## Article
NIPS 2016
Mon Dec 5th through Sun the 11th, 2016 at Centre Convencions Internacional Barcelona
Paper ID:1725
Title:Spatiotemporal Residual Networks for Video Action Recognition

Reviewer 1

Summary

In this paper, authors use ResNets architecture to learn human actions in a two-stream ConvNet architecture. They changes two-stream network in various ways: 1) Using ResNets architecture in the two-stream base-line method 2) Introducing residual connections between motion and appearance streams and also increasing the effective temporal receptive field by adding learnable residual connections over time. The authors also realized by practice that the performance of the method could be boosted using sub-batch normalization instead of batch normalization, frame rate jittering, and applying temporal max-pooling just after pool5 layer.

Qualitative Assessment

ResNets and two-stream networks are two main ingredients of this paper. While, authors successfully have identified and used the strong aspects of these methods and applied it to their application, the paper lacks strong novelty. Since there are multiple practical ideas to boost the performance of the method, it requires more experiments to clarify the effect of each part separately. For instance, it is not clear how much of the final performance is due to the sub-mini batch method and if the method could still beat the state-of- the-art without using it. Beside this, without any intuition, using sub-mini batch method is not reliable. I am worried that it only shows some improvements in the few datasets that are tried in the paper but not be a good idea in general. It needs intuition to show it effectiveness, and also more experiments should be done to see whether or not it is a dataset specific, application specific. or a general result. While adding skip connection between two streams seems more arbitrary, adding residual connections across time method seems more interesting to me. Unfortunately, the details provided in the later method is not explored enough and explained in details. For example, is the skip connections removed in the batch boundaries in forward and backward passes? If yes how it might effect the predictions near the boundaries of the batches? After rebuttal: I believe the authors' responses in terms of novelty are convincing hence updating my scores to 3. However, I still believe it would be good to show the specific ablation study for the different design components in the paper (sub-batch normalization, skip connection and temporal residual).

Confidence in this Review

2-Confident (read it all; understood it all reasonably well)


Reviewer 2

Summary

The paper extends the two-stream convolutional network architecture of [19] by introducing residual connections between the appearance and motion streams. In addition it also shows how pre-trained image ConvNets can be transformed into spatio-temporal networks by transforming the spatial dimensionality mapping filters in the residual paths to temporal filters. The approach is evaluated on UCF101 and HMDB datasets and comparisons show the proposed approach obtains state-of-art results on both datasets.

Qualitative Assessment

Positives - The paper shows how to effectively use residual connections in the spatio-termporal setting needed for action recognition. - Results on two important action recognition datasets validates the proposed approach. Negatives - The overall novelty is only incremental. - Section 3.2 is probably one of the key contributions of the paper and could be expanded and explained better.

Confidence in this Review

3-Expert (read the paper in detail, know the area, quite certain of my opinion)

## Requirement 1
In the review page for the spatiotemporal residual networks paper, on which two datasets is the approach evaluated?
## Requirement 2
Resume the review page for the spatiotemporal residual networks paper, starting after its last line.

## Data extract

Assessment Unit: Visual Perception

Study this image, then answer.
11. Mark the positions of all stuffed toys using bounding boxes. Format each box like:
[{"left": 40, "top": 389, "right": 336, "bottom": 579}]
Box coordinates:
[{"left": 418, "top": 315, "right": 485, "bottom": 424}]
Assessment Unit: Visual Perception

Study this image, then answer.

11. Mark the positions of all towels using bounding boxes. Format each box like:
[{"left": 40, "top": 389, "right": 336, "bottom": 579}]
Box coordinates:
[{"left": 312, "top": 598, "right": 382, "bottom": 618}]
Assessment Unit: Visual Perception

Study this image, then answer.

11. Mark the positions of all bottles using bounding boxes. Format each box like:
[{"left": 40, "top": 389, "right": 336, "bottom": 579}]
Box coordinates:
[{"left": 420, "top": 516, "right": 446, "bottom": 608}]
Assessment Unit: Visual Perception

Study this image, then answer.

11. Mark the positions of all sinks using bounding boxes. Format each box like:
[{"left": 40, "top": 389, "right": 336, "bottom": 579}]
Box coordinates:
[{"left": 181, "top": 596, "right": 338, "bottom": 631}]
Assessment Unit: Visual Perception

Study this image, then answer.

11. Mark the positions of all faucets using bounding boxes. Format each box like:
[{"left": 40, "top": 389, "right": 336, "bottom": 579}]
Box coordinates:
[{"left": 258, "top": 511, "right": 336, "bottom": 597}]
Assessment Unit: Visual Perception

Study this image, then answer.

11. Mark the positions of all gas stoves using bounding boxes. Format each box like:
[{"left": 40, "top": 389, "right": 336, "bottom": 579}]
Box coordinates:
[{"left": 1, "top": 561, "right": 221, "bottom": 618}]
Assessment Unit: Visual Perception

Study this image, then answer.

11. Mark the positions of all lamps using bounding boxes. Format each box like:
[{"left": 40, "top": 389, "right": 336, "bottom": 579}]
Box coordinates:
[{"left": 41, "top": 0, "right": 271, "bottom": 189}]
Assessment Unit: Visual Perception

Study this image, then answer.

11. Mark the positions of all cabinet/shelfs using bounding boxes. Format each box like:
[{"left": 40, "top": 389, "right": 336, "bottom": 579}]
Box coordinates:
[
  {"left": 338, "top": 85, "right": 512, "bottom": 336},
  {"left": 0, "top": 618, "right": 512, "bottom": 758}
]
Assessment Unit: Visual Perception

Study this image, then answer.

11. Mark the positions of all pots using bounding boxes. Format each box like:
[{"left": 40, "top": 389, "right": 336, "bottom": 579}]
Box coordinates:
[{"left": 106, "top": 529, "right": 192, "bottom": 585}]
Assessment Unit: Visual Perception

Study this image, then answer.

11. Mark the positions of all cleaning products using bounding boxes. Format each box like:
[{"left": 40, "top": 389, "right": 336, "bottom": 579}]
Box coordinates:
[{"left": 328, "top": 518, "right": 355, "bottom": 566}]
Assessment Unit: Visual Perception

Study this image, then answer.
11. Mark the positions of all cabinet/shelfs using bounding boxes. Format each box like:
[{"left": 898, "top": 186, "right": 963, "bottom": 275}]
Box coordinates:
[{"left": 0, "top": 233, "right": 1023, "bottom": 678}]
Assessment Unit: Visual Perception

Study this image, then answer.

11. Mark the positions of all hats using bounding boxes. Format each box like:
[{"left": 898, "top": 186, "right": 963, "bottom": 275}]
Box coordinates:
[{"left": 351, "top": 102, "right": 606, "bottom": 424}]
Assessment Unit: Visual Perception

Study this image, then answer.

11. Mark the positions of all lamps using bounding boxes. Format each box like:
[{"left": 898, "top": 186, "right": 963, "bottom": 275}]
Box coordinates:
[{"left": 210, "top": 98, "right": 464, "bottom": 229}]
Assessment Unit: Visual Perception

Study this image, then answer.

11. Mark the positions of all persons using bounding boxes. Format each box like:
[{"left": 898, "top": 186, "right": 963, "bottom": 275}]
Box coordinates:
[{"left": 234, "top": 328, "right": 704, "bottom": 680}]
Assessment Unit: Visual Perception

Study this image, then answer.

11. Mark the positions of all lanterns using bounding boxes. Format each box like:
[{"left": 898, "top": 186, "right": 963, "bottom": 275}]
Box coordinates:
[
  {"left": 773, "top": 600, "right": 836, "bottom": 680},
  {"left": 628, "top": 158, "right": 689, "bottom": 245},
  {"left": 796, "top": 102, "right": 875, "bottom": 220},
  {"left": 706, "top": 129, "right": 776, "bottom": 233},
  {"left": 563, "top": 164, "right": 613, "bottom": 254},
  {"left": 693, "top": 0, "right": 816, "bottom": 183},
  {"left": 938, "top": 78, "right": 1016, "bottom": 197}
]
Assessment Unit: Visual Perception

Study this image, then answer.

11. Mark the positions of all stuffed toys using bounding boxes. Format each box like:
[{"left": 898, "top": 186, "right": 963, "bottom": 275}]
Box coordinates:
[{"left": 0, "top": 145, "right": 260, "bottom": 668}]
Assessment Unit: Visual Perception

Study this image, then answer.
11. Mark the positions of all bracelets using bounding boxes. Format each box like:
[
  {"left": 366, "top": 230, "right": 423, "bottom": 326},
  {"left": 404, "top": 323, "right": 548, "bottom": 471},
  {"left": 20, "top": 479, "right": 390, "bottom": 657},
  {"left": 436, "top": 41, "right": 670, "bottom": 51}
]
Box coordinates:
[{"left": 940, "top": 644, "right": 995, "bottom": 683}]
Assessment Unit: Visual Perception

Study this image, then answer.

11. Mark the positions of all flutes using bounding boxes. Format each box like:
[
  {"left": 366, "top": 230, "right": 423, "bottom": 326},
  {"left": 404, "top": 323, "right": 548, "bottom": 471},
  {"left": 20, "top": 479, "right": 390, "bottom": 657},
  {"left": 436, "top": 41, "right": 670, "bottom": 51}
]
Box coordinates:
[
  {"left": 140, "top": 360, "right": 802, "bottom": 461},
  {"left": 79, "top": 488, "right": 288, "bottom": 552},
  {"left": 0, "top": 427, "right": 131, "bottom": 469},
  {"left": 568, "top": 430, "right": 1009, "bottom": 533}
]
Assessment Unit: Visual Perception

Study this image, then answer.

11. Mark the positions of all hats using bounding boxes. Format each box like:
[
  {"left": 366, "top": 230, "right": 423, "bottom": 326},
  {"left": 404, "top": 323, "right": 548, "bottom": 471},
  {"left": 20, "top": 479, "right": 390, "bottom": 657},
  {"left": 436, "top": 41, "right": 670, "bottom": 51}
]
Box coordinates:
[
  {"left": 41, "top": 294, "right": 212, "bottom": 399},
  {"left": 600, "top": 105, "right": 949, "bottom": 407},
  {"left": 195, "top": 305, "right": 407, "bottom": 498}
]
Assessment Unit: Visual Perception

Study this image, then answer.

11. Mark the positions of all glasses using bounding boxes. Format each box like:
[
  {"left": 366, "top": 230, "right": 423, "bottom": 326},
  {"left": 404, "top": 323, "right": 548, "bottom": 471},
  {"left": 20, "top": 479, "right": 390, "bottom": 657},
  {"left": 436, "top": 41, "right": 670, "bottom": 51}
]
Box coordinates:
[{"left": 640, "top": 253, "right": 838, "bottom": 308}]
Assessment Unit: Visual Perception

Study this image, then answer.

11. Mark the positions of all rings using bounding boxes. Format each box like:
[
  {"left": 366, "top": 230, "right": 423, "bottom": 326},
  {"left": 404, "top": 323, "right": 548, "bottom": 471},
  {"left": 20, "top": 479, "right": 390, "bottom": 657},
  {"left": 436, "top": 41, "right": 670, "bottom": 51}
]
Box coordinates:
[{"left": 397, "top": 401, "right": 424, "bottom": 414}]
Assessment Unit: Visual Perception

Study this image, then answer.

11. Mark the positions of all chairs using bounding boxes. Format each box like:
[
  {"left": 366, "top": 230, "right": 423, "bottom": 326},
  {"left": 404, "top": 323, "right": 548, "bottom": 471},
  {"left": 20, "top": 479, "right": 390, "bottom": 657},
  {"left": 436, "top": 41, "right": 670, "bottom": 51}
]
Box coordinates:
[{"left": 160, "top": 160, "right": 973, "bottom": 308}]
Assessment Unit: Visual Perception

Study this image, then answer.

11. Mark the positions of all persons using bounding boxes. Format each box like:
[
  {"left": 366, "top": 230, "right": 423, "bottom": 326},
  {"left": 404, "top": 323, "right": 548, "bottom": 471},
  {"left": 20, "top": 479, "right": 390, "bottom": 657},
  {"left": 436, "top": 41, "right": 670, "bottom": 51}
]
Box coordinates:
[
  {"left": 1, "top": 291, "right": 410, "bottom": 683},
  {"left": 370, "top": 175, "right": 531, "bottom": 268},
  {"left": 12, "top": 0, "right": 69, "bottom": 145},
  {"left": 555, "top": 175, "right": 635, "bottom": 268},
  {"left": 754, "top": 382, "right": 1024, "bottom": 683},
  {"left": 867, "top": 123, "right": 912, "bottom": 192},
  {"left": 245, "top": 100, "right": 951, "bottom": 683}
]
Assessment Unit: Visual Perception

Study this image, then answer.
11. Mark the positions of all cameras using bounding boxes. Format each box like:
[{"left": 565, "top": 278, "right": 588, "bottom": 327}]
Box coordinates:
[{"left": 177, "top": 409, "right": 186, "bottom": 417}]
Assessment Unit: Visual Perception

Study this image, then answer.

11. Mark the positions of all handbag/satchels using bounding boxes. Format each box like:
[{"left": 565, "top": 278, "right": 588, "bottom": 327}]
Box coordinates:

## Final answer 1
UCF101 and HMDB.

## Final answer 2
Reviewer 3

Summary

The paper presents a novel architecture that 1) combines residual networks with two-stream convolutional networks, and 2) injects connections from the motion stream to the appearance stream, to be able to capture spatio-temporal features. The paper shows experiments in both of the main action recognition datasets, achieving state-of-the-art accuracy in both.

Qualitative Assessment

Overall I think the paper is great: good idea, careful experimentation, great results and clearly written. Although the basic components of the architecture are pre-existing, I think that the high performance and careful experimentation and description make it a very useful contribution. I only miss some experiments to visualize what kinds of spatio-temporal features are being learned. Since large temporal windows are important (278-280) I would add a relevant reference: Long-term Temporal Convolutions for Action Recognition, Gul Varol, Ivan Laptev, Cordelia Schmid Small typos: (L 187) "resp." (L 255) "UCF0101"

Confidence in this Review

2-Confident (read it all; understood it all reasonably well)


Reviewer 4

Summary

The paper proposes an extension of the two-stream approach to action recognition. It builds on top of a number of recent advances in designing Convolutional networks, most notably 1x1 dimensionality reduction and residual connections. Authors propose two modifications of the two-stream network - residual connection from motion to appearance stream and residual temporal filtering. They use these techniques to advance the state-of-the-art on two datasets, most notably on HMDB51.

Qualitative Assessment

The paper is well written and structured. It is mostly easy to read and follow the argument. Its novelty does not lie within inventing new techniques, but rather in creatively using the known ones. I'm not sure about the architecture's potential impact - one needs to access it on a bigger data, but it does look promising. A few points to improve: First, Table 3 shows results of the baseline ResNet50 and the proposed model with both modifications enabled. It would be good to see the contribution of motion-appearance connections and temporal filtering separately. Second, the section about temporal filtering is somewhat unclear. I've reread it multiple times and still am not sure whether I understand it correctly. It would be really helpful to expand it a bit. Third, it would be really nice to see the result of this architecture on the Sports-1m dataset. However, I do understand that this dataset is huge and very computationally expensive to handle. Future work could address this, maybe?

Confidence in this Review

2-Confident (read it all; understood it all reasonably well)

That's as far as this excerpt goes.